* BEGIN PAGE EXCERPT *
NASA launches ICON space weather satellite

NASA's ICON satellite is ready for launch from Florida on Thursday. An L-1011 jet owned by Northrop Grumman will carry a Pegasus rocket to high altitude over the Atlantic, after which the rocket will drop from the plane and carry the satellite into orbit. Photo courtesy of Northrop Grumman

ORLANDO, Fla., Oct. 11 (UPI) — After a two-year delay, NASA launched new space weather technology from Florida on Thursday night — the Ionospheric Connection Explorer or ICON satellite.

ICON is designed to help NASA understand and predict how solar flares interact with the earth’s atmosphere and magnetic field, including our planet’s deadly Van Allen radiation belts. The data is expected to help satellites avoid radiation, among other things.

A jet carrying the satellite took off at 8:32 p.m. on Thursday. The rocket launched at about 10 p.m. at 39,000 feet. It was to fly for about 10 minutes before releasing its payload.

“This satellite will help us get exactly the right physics, and you will now have a much more accurate prediction about what that solar flare is going to do,” said Nicola Fox, heliophysics division director for NASA.
* END PAGE EXCERPT *
* BEGIN DATA SHOWN *
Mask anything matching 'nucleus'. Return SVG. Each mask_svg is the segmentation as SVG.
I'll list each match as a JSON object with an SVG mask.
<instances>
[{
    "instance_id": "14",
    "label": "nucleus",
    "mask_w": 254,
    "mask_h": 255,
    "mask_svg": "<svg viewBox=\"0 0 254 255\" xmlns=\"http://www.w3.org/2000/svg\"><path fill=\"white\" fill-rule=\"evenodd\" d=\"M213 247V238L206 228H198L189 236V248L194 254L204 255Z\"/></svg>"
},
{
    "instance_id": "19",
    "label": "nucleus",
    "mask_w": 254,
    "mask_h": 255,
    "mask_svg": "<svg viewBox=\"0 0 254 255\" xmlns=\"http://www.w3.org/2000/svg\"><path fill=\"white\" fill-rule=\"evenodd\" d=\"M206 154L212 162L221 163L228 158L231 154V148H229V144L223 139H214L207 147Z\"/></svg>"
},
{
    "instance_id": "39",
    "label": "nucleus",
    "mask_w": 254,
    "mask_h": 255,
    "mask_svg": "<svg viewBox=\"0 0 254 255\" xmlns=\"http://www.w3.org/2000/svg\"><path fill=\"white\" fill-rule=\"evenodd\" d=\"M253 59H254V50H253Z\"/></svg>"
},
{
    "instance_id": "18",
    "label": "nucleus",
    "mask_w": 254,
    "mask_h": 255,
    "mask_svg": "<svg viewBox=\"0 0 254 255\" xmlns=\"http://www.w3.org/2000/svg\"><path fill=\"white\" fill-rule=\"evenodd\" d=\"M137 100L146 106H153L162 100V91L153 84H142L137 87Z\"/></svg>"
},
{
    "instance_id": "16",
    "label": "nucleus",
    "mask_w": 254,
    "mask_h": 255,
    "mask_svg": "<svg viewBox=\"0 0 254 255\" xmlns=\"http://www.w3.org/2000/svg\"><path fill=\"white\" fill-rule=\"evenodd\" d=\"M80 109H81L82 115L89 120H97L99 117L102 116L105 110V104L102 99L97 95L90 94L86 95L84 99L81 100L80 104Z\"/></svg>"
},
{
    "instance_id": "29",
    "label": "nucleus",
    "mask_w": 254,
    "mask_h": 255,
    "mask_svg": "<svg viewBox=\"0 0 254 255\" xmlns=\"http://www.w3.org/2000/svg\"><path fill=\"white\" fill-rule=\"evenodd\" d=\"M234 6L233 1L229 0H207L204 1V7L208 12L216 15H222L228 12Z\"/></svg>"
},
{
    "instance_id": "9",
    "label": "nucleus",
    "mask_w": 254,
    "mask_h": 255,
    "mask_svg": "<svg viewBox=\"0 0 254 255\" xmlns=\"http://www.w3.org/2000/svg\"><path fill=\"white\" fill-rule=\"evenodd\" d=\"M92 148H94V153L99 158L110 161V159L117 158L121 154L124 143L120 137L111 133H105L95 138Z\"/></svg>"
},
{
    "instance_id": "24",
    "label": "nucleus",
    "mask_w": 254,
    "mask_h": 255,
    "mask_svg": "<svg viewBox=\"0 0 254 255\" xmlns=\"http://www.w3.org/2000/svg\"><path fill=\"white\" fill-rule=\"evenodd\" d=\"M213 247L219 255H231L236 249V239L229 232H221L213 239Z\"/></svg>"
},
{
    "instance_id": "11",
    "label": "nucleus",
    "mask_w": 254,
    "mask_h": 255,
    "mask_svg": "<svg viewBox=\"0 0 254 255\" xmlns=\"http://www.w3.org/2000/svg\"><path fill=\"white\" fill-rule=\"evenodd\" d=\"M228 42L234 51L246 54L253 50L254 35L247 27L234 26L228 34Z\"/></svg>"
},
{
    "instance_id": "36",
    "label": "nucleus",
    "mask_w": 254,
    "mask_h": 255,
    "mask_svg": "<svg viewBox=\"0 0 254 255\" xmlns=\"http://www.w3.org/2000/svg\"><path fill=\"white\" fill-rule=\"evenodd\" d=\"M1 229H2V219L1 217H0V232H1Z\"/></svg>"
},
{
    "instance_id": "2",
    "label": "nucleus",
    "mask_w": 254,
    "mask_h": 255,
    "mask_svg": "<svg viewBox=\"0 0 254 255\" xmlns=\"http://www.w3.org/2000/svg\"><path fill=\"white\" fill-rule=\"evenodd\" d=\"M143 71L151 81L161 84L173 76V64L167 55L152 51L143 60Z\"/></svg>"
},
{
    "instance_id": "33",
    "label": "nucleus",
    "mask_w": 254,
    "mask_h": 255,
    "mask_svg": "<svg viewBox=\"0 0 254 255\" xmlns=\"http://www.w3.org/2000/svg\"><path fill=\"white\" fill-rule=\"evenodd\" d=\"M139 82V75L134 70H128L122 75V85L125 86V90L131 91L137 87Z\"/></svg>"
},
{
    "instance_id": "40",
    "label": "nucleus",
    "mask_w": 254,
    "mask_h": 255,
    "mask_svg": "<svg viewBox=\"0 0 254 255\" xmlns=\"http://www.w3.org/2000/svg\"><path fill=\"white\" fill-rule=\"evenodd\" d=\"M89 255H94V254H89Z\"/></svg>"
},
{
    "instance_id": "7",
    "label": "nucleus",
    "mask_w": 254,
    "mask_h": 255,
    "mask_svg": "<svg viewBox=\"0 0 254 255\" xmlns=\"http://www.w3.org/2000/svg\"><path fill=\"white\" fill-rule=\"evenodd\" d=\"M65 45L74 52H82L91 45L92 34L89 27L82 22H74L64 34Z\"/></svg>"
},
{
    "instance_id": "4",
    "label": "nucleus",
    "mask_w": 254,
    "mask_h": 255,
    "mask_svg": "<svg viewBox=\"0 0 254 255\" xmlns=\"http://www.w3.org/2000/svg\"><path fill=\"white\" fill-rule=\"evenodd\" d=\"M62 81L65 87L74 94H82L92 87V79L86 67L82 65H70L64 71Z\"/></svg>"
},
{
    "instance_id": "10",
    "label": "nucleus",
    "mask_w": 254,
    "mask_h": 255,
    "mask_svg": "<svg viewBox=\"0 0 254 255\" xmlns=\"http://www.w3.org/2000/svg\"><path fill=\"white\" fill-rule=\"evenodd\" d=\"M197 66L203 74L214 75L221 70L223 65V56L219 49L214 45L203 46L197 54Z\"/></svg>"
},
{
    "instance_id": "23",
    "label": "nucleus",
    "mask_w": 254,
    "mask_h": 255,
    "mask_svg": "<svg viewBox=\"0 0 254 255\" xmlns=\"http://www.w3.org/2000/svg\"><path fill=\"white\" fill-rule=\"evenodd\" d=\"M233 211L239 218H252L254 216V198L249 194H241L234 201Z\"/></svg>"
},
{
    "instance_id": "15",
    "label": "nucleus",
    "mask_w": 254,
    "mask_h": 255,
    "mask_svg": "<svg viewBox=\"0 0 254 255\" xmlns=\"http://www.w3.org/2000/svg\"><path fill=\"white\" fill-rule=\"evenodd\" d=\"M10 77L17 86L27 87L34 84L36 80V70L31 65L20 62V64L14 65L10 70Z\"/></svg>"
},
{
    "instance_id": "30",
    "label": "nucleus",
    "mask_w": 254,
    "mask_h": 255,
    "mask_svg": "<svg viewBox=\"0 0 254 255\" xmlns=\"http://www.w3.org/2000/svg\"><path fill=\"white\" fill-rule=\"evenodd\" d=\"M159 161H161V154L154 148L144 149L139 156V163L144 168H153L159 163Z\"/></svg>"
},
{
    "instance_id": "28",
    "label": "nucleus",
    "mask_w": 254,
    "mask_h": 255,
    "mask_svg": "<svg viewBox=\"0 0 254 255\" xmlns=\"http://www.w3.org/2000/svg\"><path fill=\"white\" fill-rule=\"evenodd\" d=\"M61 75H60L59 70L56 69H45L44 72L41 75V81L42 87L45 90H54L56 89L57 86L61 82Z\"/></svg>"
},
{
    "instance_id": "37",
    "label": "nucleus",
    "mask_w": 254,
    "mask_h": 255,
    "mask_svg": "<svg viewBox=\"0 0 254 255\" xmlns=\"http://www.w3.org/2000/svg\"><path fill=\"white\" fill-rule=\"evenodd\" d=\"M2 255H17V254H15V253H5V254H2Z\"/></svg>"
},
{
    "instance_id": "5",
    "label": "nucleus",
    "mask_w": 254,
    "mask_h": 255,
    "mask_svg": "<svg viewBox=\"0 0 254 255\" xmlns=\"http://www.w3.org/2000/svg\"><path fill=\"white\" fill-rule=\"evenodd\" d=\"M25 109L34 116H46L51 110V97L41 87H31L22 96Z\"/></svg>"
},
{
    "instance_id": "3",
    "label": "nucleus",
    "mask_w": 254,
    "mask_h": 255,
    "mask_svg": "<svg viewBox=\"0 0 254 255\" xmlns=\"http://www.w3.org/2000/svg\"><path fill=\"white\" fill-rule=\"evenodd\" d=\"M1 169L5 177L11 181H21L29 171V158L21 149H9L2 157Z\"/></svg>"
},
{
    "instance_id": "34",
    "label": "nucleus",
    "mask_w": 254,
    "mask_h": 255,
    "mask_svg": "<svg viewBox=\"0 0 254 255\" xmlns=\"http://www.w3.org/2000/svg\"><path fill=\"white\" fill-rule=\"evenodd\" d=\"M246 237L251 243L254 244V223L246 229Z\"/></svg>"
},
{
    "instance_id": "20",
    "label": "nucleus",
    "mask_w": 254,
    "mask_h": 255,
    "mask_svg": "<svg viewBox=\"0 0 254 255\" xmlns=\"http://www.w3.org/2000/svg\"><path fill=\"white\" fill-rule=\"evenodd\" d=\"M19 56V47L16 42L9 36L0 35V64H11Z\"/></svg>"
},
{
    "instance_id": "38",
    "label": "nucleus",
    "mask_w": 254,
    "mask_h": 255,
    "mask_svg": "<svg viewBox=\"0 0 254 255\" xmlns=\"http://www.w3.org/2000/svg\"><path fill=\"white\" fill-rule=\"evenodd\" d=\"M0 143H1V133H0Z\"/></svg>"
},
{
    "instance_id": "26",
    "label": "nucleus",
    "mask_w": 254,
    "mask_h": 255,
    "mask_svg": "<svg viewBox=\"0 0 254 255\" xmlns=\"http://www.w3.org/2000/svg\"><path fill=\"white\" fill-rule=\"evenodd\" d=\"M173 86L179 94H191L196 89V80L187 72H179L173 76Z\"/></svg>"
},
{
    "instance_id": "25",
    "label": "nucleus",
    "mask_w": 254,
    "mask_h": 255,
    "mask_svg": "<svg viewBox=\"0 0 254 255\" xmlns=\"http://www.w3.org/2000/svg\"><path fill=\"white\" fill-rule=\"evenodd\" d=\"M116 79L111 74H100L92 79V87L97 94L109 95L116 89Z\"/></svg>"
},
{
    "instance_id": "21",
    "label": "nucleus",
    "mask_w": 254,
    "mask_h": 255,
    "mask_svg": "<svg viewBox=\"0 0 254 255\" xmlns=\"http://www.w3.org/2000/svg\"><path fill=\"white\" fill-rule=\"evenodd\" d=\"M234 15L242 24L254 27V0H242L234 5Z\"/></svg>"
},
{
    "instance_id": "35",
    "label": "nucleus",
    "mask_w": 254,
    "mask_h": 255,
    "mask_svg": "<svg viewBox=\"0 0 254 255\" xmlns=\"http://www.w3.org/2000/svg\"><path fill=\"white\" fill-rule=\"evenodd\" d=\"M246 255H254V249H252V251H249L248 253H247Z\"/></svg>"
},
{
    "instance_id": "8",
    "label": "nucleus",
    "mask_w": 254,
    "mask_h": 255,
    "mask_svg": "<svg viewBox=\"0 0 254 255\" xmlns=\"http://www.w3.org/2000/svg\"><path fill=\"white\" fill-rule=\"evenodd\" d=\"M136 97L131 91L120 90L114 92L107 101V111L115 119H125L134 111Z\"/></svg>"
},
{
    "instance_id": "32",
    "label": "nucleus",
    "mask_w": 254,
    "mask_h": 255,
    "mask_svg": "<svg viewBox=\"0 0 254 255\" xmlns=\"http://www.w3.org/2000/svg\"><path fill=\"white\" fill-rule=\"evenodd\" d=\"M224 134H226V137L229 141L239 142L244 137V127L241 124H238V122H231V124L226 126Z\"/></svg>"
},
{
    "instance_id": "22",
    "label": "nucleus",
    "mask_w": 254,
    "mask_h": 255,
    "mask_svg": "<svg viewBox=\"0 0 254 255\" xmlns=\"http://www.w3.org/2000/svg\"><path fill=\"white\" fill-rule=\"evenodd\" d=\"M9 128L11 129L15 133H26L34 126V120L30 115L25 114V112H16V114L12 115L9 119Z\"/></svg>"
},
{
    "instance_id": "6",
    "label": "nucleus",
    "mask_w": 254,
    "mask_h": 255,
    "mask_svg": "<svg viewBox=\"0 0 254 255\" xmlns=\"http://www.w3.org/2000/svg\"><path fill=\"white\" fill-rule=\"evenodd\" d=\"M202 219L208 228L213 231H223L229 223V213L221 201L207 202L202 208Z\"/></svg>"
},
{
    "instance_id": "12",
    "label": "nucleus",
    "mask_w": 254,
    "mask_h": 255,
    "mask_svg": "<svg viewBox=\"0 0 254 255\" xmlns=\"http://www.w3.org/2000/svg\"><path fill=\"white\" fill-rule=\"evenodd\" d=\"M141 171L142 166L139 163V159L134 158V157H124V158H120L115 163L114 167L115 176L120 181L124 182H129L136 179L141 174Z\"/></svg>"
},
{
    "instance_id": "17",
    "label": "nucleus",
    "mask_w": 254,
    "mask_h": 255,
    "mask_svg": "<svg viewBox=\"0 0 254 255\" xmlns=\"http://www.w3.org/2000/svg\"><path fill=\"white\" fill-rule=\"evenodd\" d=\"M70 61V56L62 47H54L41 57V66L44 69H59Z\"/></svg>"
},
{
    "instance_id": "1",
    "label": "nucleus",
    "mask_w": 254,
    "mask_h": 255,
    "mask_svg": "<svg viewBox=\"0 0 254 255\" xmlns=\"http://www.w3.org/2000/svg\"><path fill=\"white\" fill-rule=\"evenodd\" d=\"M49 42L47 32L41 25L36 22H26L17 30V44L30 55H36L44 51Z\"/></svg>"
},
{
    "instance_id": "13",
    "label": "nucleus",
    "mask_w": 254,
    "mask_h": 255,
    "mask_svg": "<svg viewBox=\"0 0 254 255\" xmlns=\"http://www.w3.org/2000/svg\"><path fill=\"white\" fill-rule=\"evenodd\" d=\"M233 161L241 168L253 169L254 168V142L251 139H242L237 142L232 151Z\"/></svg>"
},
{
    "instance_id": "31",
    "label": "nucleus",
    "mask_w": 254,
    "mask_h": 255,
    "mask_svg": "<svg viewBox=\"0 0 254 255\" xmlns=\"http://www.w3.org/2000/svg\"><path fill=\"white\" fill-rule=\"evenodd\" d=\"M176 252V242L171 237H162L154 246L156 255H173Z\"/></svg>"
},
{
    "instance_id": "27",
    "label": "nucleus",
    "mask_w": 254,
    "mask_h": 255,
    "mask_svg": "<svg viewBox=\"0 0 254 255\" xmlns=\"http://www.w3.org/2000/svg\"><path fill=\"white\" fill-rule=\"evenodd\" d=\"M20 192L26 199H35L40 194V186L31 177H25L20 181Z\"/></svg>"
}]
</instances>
* END DATA SHOWN *
WHAT THE TASK REQUIRES
According to the article on the ICON satellite launch, at what altitude did the rocket launch?

ANSWER TO THE PROBLEM
About 39,000 feet.